What we in the UK realised after Brexit, our American friends are now rapidly learning about their country too. The liberals who believe in freedom, democracy, and openness are actually imprisoned in their own ghettoes – London, New York, California. We don’t know the people beyond our walled gardens, and don’t realise that they are not seeing the same news feed as us on Facebook, let alone living in the same realities as us. They are not hearing our fears, sharing our concerns, or understanding our logic. And we are not hearing or sharing theirs.

Moving forward it is clear that we, in this particular echo chamber, have to do two things, and they are hard to reconcile.

Firstly, we have to find our voices, start to shout, and don’t stop. If we see our democracies being damaged, and our freedoms curtailed, we cannot sit back and assume it will all be ok. It’s clear from the response to what I wrote that people can feel something bad is unfolding, and the lesson from before is that not doing something is wrong. Our time has come, and we need to stick our necks out and defend the liberal democratic world we value. And that is not just the protests in the days after Brexit, and now in the US, but that is protests for years to come. Whether we march on the streets, write on the internet, or debate in the pub, we need to keep the fight, not just as a brief outburst of protest.

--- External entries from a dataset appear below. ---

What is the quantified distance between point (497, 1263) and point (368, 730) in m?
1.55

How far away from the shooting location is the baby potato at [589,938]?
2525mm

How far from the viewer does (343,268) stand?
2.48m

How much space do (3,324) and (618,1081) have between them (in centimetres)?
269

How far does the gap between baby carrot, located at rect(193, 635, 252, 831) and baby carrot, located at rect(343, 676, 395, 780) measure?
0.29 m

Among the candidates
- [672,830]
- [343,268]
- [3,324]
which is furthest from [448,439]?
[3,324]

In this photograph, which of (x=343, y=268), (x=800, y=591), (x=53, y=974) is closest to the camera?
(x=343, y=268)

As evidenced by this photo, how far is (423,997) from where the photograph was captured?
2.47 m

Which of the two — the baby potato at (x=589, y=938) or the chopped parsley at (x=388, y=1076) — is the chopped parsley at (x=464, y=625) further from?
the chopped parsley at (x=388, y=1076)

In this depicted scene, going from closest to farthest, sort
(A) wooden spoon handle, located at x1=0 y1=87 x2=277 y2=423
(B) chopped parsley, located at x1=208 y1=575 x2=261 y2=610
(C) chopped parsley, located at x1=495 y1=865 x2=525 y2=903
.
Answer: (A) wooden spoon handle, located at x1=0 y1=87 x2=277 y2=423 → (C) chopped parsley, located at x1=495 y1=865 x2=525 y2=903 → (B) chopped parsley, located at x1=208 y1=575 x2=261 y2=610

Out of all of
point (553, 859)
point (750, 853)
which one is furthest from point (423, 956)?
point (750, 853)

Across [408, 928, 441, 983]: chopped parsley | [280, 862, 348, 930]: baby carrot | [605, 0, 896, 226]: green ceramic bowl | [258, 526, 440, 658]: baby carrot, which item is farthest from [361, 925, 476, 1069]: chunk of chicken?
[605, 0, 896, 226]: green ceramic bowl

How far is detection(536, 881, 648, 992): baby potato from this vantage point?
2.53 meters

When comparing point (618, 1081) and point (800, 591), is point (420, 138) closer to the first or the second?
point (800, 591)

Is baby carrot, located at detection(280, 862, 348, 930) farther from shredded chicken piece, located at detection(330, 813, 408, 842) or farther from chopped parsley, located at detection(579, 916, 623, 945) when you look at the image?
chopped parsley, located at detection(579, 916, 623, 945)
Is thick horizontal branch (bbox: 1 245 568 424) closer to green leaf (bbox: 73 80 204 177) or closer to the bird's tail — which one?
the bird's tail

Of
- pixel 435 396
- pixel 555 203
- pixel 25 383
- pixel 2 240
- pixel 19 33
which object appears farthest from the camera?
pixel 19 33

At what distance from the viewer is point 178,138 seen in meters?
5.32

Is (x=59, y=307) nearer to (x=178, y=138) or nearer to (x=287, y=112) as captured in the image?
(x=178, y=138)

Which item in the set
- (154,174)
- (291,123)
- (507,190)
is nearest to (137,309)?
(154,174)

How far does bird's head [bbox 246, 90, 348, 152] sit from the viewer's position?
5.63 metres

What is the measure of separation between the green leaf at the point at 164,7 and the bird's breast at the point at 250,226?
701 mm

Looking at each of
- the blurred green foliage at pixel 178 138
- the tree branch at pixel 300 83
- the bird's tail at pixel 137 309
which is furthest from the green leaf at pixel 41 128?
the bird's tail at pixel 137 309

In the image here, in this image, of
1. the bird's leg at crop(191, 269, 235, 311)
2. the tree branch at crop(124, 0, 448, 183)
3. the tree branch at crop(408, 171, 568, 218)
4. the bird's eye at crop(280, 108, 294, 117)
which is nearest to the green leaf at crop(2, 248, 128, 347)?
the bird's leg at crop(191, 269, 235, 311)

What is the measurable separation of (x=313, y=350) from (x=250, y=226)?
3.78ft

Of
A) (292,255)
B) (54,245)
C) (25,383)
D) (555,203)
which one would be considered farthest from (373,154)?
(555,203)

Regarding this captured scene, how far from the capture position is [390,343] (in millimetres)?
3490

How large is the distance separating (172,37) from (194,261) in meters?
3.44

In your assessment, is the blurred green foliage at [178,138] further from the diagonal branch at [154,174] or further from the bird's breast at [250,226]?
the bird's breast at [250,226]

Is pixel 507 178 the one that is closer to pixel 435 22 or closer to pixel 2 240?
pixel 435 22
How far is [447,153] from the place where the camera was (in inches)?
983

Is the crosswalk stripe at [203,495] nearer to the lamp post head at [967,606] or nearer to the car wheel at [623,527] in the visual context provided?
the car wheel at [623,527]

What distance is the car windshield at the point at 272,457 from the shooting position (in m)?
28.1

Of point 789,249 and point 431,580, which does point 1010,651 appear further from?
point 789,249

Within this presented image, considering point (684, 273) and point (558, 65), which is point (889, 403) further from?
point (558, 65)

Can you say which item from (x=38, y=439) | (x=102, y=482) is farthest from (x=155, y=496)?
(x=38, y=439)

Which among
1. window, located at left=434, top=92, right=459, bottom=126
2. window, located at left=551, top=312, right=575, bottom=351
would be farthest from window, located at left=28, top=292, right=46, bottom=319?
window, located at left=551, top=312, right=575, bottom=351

Secondly, we have to find ways to build bridges between the echo chambers. My fear is that my piece on Medium was read by however many million people who generally agree with me. If I didn’t change opinions, and just affirmed them on both sides, then the exercise was essentially fruitless. I soothed the wounds of one camp, whilst pouring salt on those from the other. I am wondering how I can start to reach out to the people who are increasingly living in a parallel universe to me. How could I find a way to communicate with Trump voters who think Hillary is a dangerous criminal, Mexicans are all rapists, and Muslims are all terrorists? It is too easy just to write them off as they do me, but their Facebook feeds are telling them this is true, as much as ours are telling us it is not.

I fear that historians will point to 2016 as the year that the period of liberal democracy born out of the Second World War started to end, or ended. I think what may follow will come to be called fascism, or some new word we don’t know yet with a similar meaning updated for our time. Historians will find it easy to piece together how we got here, and will think we were fools for not foreseeing what happened next. I am sure they will point to the social divide, as indeed commentators already are now – history is written days later now, not years later.

We need to re-group and work on these two interconnected and opposing challenges. It is easy to write for an accepting audience. I don’t, however, know how to reach people outside my echo chamber, or what to say to them. That is the challenge now.